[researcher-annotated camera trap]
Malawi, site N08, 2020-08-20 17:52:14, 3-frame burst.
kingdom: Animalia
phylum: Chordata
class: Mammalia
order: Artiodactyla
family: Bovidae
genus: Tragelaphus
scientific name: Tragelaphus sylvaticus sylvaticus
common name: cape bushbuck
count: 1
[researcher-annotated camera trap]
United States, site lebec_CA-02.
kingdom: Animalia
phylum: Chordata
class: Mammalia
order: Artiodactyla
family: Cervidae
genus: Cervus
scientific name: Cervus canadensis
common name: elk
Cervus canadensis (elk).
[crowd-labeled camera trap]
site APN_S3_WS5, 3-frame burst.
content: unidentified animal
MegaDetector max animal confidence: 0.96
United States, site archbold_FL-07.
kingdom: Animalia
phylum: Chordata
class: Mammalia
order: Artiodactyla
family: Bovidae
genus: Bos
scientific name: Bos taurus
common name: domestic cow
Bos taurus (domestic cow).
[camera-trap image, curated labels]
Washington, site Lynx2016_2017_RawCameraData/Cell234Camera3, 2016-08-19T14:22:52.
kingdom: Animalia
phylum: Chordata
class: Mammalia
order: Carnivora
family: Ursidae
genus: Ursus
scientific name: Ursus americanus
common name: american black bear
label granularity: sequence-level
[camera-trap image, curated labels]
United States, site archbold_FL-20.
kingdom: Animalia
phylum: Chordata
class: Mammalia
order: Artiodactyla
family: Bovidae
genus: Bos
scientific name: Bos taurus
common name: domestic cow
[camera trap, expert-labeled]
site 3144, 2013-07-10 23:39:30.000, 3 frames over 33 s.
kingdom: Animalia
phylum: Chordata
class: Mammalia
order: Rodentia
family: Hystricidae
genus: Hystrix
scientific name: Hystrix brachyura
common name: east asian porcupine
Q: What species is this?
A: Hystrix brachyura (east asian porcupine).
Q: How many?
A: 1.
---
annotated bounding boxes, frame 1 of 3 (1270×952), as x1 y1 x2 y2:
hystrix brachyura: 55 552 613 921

## Exercise brief
Go through the entries and copy every line that has "site".

## Answer area
Malawi, site N08, 2020-08-20 17:52:14, 3-frame burst.
United States, site lebec_CA-02.
site APN_S3_WS5, 3-frame burst.
United States, site archbold_FL-07.
Washington, site Lynx2016_2017_RawCameraData/Cell234Camera3, 2016-08-19T14:22:52.
United States, site archbold_FL-20.
site 3144, 2013-07-10 23:39:30.000, 3 frames over 33 s.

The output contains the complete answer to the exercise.